Deutsche Software hilft bei der Überwachung von AktivistInnen weltweit

You only click twice: FinFishers's Global Proliferation

Wenn es für den Export von Waffen aus guten Gründen Beschränkungen und Kontrollen gibt, warum dann nicht für Software? Wenn Regierungen Software gegen die eigene Bevölkerung einsetzt, sie dann überwacht, festnimmt, foltert und ermordet, gibt es keinen Grund, den Verkauf nicht genauso zu reglementieren. Eigentlich.

Zur Praxis hat Reporter ohne Grenzen letzte Woche zum diesjährigen Welttag gegen Internetzensur den »Bericht über die „Feinde des Internets“« veröffentlich.

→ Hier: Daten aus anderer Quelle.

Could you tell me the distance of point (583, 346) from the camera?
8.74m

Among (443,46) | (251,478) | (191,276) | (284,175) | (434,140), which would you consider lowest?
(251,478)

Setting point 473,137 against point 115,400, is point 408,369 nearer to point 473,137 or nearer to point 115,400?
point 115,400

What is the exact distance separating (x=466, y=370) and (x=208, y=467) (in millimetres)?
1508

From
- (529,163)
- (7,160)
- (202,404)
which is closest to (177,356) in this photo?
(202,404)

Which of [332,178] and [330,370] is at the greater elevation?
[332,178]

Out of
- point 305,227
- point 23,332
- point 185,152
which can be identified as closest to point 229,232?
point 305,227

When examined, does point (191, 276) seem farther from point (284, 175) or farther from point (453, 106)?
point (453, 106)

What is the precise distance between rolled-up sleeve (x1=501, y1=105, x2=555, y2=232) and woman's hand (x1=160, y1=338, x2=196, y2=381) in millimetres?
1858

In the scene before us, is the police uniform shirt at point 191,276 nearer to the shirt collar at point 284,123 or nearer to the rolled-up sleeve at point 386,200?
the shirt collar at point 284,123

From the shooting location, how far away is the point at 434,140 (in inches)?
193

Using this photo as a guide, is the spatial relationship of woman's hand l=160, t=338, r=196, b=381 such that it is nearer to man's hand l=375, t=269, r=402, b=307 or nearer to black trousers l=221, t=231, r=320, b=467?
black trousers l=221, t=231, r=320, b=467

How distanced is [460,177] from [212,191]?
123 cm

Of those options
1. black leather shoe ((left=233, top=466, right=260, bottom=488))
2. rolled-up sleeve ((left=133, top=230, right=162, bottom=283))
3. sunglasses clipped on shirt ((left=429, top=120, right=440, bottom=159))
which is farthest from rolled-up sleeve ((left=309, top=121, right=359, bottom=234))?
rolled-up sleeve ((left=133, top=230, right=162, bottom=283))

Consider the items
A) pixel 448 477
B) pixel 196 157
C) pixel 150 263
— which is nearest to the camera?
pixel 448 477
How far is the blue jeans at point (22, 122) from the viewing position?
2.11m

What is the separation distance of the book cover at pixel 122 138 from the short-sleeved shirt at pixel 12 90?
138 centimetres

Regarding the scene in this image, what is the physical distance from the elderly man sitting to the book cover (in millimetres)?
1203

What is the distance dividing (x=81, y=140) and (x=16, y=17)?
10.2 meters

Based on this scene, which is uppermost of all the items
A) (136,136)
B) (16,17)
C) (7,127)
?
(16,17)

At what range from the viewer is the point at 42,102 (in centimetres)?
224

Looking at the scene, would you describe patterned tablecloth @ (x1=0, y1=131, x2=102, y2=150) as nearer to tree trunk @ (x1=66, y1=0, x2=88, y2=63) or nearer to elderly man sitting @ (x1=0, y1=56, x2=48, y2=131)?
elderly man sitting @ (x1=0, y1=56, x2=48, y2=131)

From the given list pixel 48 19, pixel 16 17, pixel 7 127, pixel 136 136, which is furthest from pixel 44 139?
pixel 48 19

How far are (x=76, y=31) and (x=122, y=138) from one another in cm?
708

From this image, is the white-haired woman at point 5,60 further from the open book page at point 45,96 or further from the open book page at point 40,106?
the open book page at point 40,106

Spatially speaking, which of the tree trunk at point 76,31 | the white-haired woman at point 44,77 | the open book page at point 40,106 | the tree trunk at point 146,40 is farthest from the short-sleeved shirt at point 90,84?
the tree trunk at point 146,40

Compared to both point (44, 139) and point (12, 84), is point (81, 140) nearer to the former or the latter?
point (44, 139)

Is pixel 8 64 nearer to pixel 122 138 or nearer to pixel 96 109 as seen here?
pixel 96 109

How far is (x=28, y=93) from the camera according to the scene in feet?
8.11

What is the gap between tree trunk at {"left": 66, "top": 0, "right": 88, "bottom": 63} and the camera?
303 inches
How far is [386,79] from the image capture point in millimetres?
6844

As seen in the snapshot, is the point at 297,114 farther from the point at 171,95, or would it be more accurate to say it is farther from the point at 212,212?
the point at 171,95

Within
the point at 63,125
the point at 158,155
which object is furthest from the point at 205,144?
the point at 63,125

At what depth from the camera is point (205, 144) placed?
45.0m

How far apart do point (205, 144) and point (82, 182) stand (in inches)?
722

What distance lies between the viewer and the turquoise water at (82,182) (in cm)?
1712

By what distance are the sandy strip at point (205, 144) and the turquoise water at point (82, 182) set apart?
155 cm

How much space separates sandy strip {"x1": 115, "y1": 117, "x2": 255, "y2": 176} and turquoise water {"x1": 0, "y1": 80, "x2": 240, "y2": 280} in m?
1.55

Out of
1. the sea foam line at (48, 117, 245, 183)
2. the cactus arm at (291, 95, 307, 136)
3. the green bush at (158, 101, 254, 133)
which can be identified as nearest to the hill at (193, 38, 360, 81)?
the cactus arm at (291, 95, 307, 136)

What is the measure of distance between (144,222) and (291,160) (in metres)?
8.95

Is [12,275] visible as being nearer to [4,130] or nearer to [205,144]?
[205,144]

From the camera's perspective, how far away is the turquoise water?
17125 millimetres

Zu den Feinden des Internets zählt der Bericht auch die IT-Sicherheitsfirmen GAMMA INTERNATIONAL (UK/Deutschland), TROVICOR (Deutschland), HACKING TEAM (Italien), AMESYS (Frankreich) und BLUE COAT (USA). Mit Produkten dieser Firmen spüren autoritäre Regime kritische Journalisten auf, nehmen sie fest und blockieren ihre Webseiten. Die Anbieter verkaufen ihre Software entweder selbst an solche Regierungen und nehmen Übergriffe damit in Kauf, oder sie haben es versäumt, den Export ihrer Software so zu kontrollieren, dass Missbrauch ausgeschlossen ist. (Reporter ohne Grenzen)

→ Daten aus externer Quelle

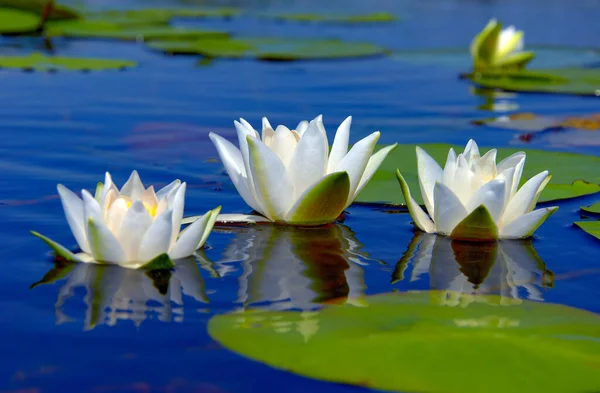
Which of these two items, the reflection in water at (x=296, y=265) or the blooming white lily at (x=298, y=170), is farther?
the blooming white lily at (x=298, y=170)

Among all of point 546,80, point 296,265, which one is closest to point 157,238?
point 296,265

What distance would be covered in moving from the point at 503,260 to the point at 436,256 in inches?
9.8

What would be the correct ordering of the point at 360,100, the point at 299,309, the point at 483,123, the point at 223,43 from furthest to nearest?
the point at 223,43 → the point at 360,100 → the point at 483,123 → the point at 299,309

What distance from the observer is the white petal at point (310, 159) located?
3.32 m

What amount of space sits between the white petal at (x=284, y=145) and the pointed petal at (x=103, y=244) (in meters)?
0.84

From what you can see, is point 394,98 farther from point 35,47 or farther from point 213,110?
point 35,47

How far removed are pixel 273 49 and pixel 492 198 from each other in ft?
24.8

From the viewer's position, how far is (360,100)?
7.25 meters

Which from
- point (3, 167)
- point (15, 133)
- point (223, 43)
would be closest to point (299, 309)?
point (3, 167)

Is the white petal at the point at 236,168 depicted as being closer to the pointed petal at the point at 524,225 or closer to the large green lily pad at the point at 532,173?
the large green lily pad at the point at 532,173

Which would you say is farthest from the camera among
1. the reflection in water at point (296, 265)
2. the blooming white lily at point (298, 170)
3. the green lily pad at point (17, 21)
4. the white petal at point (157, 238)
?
the green lily pad at point (17, 21)

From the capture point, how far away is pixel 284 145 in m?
3.41

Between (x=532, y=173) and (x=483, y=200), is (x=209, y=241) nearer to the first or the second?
(x=483, y=200)

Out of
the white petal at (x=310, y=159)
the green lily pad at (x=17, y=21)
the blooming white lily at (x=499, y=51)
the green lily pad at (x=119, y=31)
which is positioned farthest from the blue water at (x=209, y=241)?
the green lily pad at (x=17, y=21)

Einen Tag später erschien ein neuer Bericht von Citizen Lab: You Only Click Twice: FinFisher’s Global Proliferation. Es ist nicht einfach nachzuweisen, wer in welche Länder Überwachungssoftware verkauft. CitizenLab hat in 25 Ländern FinFisher-Server lokalisiert, die von Gamma International betrieben werden.

Server auf der ganzen Welt funktionieren als Kommando-Zentralen für den kommerziellen Staatstrojaner FinFisher/FinSpy. Das geht aus einem Bericht des Citizen Lab hervor, der 33 Server in 25 Staaten auflistet. Das verstärkt die Vermutung, dass diese deutsche Überwachungstechnologie auch in Staaten eingesetzt wird, die für Menschenrechtsverletzungen bekannt sind. (netzpolitik.org)

Ich hatte vor einem Monat schon über FinFisher geschrieben: Fin’s Fisher fischt frische Fishe

Citizen Lab nennt zwei Beispiele, in denen FinFisher gegen AktivistInnen eingesetzt wurde: gegen Oppositionelle in Äthiopien. Die Variante für Mobiltelephone wurde in Vietnam gefunden – beides wird im Bericht ausführlich beschrieben.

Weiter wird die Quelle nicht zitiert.